Chciałem prosić o radę bardziej doświadczonych koleżanki i kolegów: co powinienem robić dalej? Skupić się na tej dyszce w krótszym czasie czy może coś dokładać do tego?
Pozdrawiam
TK
Re: Dycha jest... I co dalej?
: 25 cze 2011, 10:58
autor: kamilos
Samo bieganie dychy non stop nie jest bardzo poprawne.
Do czego dążysz, tzn. jaki dystans?
Re: Dycha jest... I co dalej?
: 25 cze 2011, 11:06
autor: tomaszk
Właśnie nie mam celu, moim celem było wyrobienie kondycji by przebiec 10km, tak wynikało z planu treningowego który robiłem. Teraz nie wiem za bardzo co dalej...

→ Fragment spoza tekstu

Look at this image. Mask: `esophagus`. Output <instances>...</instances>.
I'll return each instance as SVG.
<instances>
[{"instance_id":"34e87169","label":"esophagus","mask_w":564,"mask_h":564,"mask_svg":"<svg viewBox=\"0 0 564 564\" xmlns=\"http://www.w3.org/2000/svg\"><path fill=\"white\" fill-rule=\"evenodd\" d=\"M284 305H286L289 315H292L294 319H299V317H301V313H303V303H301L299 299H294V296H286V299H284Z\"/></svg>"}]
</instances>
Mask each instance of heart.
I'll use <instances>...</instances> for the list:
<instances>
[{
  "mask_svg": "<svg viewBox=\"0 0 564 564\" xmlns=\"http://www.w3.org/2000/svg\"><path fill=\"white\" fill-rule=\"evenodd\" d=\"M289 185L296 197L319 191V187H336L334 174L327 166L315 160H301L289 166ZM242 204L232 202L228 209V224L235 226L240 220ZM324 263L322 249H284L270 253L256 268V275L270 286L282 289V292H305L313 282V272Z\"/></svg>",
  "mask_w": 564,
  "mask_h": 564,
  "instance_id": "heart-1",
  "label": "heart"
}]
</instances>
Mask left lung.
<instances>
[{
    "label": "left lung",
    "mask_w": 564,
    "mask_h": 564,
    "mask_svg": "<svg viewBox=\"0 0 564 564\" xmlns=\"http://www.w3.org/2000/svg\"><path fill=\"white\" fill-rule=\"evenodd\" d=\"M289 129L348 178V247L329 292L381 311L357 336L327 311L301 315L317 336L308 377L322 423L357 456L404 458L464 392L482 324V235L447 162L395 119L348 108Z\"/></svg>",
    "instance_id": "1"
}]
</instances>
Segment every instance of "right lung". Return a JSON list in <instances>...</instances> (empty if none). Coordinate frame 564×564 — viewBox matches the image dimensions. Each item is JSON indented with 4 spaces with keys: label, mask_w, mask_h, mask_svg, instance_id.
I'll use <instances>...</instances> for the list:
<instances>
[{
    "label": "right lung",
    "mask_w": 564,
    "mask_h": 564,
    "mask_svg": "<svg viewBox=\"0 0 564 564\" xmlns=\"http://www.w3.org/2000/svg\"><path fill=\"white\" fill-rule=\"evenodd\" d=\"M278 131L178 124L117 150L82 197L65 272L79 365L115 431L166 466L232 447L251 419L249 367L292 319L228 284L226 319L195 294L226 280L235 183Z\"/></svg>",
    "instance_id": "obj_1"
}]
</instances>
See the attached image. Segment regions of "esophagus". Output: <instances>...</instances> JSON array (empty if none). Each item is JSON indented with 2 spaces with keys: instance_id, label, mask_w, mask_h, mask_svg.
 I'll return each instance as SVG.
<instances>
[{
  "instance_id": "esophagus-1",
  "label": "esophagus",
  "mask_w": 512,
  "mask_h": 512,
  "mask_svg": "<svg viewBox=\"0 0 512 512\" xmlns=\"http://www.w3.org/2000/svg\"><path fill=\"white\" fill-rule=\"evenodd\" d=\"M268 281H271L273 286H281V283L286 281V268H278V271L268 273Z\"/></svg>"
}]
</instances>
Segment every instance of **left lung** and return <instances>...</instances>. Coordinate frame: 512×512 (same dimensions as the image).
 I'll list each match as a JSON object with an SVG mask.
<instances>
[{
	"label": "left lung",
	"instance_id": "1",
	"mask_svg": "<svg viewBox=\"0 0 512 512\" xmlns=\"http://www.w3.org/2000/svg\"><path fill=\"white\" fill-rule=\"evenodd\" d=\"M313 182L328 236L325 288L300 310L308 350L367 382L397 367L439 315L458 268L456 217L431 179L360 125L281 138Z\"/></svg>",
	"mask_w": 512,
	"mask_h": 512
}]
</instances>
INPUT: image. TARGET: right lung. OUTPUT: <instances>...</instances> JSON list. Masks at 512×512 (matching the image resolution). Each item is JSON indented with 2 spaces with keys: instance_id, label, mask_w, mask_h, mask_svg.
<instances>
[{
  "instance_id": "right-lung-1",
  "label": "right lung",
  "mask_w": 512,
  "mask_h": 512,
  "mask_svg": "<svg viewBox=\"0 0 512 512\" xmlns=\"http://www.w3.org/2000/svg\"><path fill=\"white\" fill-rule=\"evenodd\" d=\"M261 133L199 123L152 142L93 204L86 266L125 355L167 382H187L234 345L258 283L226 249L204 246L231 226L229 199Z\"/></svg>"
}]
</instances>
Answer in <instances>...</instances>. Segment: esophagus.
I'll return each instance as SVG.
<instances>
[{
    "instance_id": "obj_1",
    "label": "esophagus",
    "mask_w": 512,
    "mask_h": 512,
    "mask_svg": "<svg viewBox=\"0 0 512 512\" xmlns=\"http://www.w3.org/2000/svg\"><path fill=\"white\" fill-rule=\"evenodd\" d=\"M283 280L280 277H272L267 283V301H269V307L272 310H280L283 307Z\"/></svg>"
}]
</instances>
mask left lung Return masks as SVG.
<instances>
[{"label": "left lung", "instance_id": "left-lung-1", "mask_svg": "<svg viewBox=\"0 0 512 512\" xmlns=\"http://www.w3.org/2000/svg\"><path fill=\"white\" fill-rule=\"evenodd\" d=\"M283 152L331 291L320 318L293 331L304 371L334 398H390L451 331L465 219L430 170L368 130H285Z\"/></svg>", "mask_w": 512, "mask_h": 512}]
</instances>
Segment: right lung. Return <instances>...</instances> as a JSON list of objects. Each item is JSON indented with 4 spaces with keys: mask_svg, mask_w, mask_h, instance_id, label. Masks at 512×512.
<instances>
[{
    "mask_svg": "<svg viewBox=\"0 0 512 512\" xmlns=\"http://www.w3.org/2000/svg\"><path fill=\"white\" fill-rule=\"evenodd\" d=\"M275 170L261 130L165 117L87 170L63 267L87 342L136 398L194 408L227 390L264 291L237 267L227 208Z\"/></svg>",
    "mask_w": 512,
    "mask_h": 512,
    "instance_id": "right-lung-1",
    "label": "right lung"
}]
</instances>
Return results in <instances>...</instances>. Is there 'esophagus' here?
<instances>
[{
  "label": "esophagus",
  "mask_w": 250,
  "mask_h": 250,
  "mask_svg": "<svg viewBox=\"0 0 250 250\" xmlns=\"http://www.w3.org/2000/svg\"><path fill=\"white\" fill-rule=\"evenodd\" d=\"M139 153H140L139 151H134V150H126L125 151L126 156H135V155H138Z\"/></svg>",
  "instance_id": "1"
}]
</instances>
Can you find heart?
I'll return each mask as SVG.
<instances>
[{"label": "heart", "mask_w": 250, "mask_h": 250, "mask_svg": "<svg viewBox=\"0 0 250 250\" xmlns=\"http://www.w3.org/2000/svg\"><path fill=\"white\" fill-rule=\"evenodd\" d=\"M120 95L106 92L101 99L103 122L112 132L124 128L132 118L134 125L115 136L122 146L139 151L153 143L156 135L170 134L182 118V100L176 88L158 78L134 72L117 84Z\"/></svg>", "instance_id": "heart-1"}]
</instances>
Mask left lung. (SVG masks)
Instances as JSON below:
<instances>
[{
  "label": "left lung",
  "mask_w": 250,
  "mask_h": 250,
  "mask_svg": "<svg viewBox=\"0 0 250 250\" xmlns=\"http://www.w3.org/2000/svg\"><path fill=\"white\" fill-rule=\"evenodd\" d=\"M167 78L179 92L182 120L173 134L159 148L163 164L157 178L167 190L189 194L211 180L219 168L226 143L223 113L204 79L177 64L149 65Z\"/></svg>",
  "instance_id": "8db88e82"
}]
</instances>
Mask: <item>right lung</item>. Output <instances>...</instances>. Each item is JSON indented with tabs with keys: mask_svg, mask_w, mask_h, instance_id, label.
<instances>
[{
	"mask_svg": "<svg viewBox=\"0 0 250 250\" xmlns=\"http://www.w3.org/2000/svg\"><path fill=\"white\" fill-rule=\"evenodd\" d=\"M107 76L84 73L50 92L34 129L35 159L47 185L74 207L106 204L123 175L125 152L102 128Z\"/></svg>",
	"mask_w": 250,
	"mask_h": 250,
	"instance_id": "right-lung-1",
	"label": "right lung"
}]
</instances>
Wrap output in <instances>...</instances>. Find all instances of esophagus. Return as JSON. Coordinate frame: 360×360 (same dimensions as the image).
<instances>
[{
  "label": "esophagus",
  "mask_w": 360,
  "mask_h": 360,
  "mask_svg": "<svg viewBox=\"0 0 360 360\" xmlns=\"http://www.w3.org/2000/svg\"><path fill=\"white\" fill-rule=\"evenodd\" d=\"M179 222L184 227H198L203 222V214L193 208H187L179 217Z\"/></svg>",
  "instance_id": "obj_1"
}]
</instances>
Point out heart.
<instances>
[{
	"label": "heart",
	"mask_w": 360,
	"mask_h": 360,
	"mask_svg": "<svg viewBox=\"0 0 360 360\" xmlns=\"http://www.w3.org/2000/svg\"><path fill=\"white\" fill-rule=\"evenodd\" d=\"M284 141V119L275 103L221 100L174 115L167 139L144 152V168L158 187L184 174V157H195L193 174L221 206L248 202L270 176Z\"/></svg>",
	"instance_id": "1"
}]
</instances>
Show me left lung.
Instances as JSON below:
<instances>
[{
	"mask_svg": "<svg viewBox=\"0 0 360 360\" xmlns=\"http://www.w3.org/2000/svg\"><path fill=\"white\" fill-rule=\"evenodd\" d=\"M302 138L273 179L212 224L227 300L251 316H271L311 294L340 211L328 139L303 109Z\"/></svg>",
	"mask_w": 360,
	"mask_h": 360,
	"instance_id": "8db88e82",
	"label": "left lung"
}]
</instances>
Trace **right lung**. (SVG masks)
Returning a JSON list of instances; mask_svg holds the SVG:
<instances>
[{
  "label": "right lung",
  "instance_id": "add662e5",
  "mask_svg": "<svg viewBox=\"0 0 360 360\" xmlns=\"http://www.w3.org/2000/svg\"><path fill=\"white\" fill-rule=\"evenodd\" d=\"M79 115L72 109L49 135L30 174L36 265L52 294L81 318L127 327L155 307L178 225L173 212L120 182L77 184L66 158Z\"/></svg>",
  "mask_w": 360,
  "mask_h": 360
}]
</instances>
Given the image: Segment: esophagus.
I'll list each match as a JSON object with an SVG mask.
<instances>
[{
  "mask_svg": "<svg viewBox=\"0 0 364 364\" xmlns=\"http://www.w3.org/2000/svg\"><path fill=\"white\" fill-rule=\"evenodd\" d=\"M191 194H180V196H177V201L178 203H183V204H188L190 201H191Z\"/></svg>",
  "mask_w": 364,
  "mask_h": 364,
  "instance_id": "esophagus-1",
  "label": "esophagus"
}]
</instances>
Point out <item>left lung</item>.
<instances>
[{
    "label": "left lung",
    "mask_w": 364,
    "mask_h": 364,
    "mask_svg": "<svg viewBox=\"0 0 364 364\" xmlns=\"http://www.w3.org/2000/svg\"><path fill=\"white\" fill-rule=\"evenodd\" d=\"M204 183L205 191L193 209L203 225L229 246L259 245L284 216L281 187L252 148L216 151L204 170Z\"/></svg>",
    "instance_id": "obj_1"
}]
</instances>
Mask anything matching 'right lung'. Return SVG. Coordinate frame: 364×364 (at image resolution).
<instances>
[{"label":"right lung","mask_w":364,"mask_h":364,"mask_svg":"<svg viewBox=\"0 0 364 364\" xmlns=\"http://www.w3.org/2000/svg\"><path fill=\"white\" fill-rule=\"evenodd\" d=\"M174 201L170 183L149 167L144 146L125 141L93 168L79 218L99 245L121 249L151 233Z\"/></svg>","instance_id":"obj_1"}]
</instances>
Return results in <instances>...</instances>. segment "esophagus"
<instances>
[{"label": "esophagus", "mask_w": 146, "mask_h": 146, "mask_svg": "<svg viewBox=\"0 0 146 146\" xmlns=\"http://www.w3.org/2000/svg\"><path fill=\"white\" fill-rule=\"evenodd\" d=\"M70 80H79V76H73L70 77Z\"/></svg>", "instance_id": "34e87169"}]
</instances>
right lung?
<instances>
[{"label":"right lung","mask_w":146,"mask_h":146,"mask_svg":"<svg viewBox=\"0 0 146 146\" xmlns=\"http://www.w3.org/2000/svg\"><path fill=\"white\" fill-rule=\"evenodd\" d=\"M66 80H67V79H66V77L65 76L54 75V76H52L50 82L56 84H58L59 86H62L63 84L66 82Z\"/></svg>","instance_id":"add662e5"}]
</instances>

Re: Dycha jest... I co dalej?
: 25 cze 2011, 13:13
autor: jacekj
Odpowiedz sobie na pytanie czy chcesz utrzymać tą wypracowaną kondycję, czy biegać startując częściej czy rzadziej co pozwoli i na ocenianie rozwoju, i jest przy tym bardziej motywujące. Tak czy inaczej czeka cię regularne bieganie. Jeśli to realizacja planu mobilizuje cię do biegania to wybierz sobie jakiś docelowy start na te 10km i spróbuj się do niego przygotować wg któregoś z planów na tym portalu na przykład. Taki start da ci pojęcie o swoich możliwościach. W dłuższej perspektywie możesz się wziąć za trening pod dłuższe dystanse. Piszę o tej dysze bo patrząc na lokalizację masz pod bokiem w Krynicy 10km na początku września. Jednym słowem zobacz co cię kręci w bieganiu.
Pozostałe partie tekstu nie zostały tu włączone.